■ **EXTRACTED TEXT**
# # # # # # #

# Shoot With My Friend Dannii



## snoop69 (Jun 16, 2007)

*Shoot With My Friend Dannii - Image Added.*

Had a fun shoot with Dannii the other evening & these are two of my favourites.

As always, comments welcome.

1.

Dannii Lou-3 by Paul Wright69, on Flickr

2.

Dannii Lou-8 by Paul Wright69, on Flickr

3.

Dannii Lou-9 by Paul Wright69, on Flickr


----------



## nortonski (Jul 10, 2007)

Great pics bud, camera & lense combo?


----------



## snoop69 (Jun 16, 2007)

nortonski said:


> Great pics bud, camera & lense combo?


Thank you, Canon 1dmk2 & Sigma 70-200.


----------



## Kerr (Mar 27, 2012)

Any other pics for the gents club?


----------



## nortonski (Jul 10, 2007)

snoop69 said:


> Thank you, Canon 1dmk2 & Sigma 70-200.


Nice, I was looking at a 1dmk2 the other day...But the guy was asking too much...

# # # # # # #

■ **EXTRACTED MATERIAL**
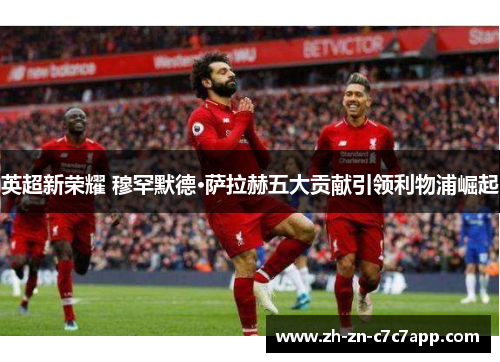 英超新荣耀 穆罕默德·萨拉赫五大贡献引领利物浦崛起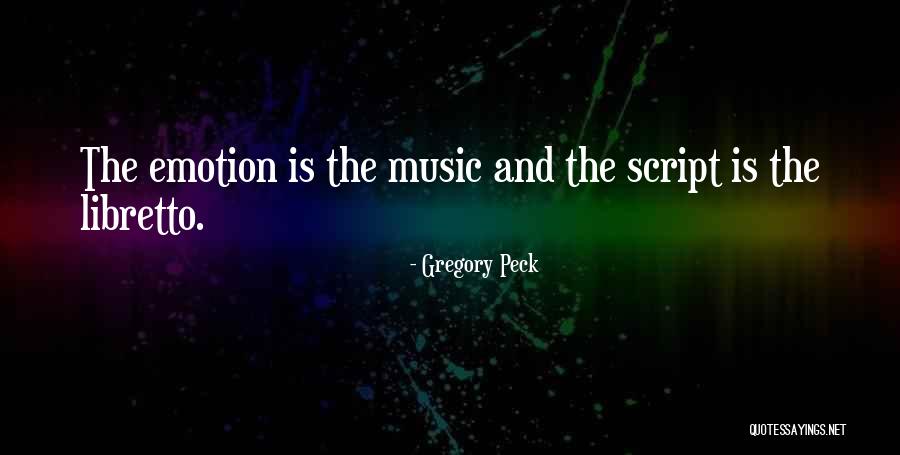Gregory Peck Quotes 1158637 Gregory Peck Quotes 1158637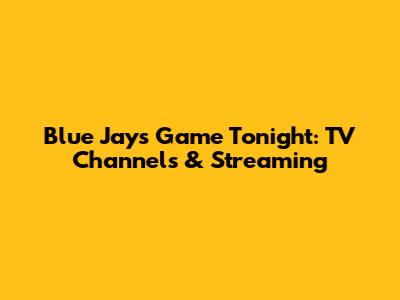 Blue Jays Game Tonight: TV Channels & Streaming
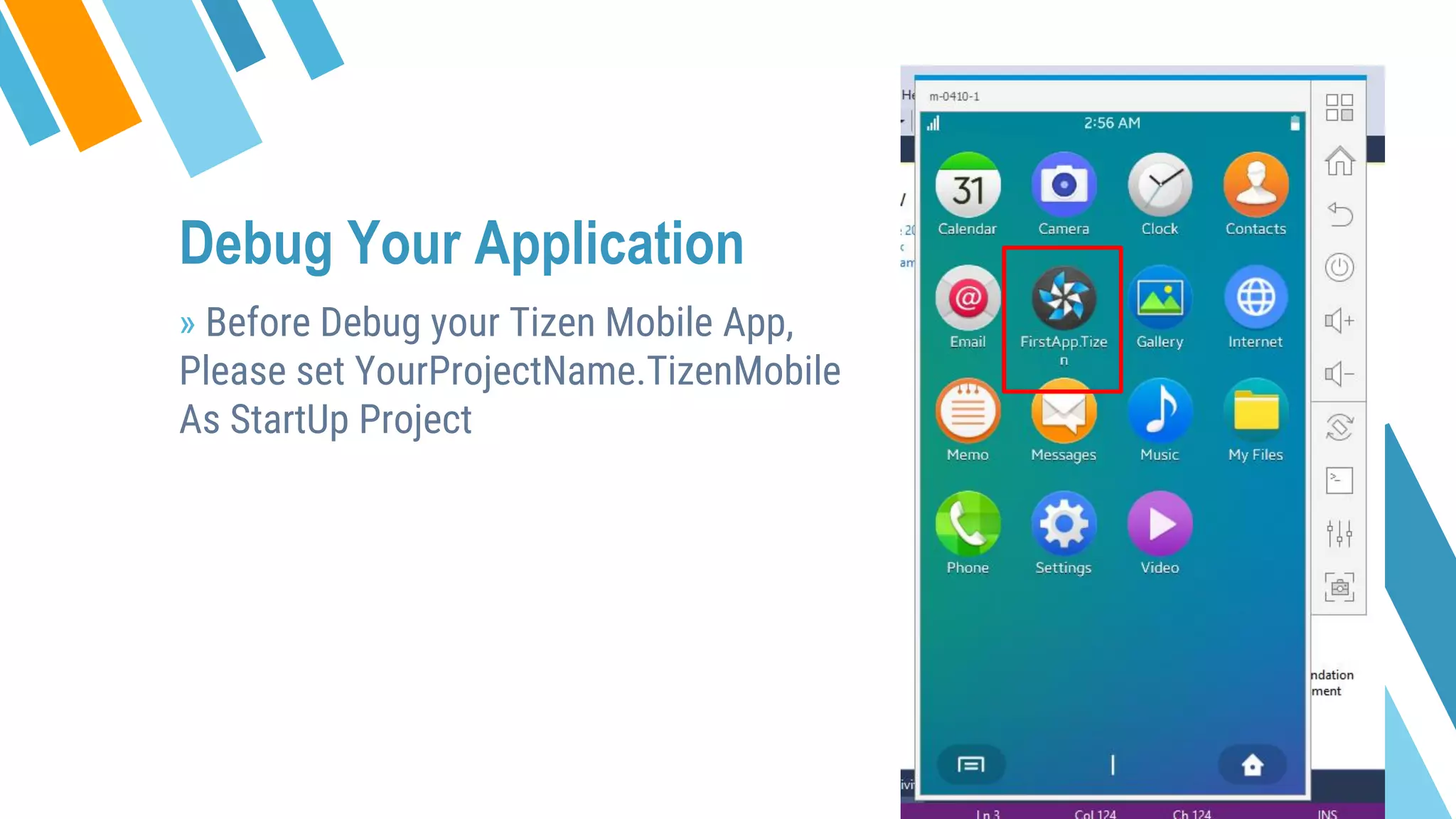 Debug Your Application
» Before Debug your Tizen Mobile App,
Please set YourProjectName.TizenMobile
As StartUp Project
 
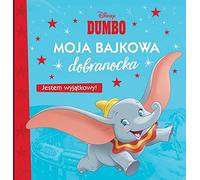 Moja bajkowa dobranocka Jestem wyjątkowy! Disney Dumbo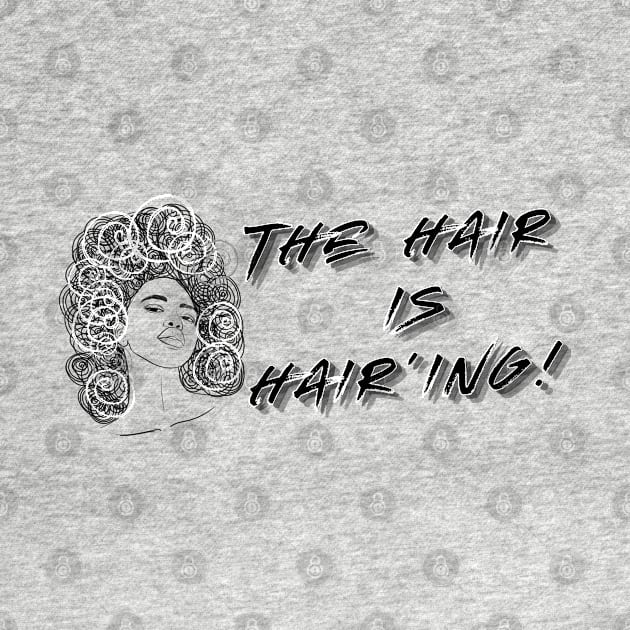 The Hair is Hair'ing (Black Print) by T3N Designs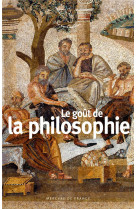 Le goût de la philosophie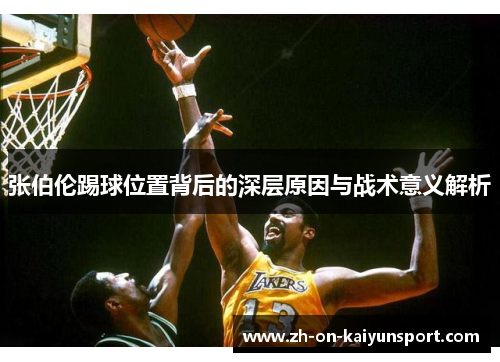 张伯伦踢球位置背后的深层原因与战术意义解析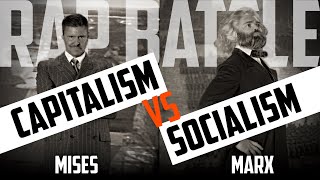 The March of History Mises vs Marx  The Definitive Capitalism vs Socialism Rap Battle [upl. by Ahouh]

# # # # # # #

■ **WHAT YOU WILL DO**
1. In the Dannii shoot thread, do these statements agree with the text: (a) the shoot with Dannii took place in the morning; (b) nortonski asked which camera and lens were used; (c) the gear named in reply was a Canon 1dmk2 and a Sigma 70-200? For each, answer yes or no and quote the deciding words.
2. Can you output the part of the Dannii shoot thread that opens with the words containing "# Shoot With" and closes with "of my favourites."?

■ **RESPONSES IN ORDER**
1.
(a) No: "Had a fun shoot with Dannii the other evening"
(b) Yes: "camera & lense combo?"
(c) Yes: "Canon 1dmk2 & Sigma 70-200."

2.
# Shoot With My Friend Dannii



## snoop69 (Jun 16, 2007)

*Shoot With My Friend Dannii - Image Added.*

Had a fun shoot with Dannii the other evening & these are two of my favourites.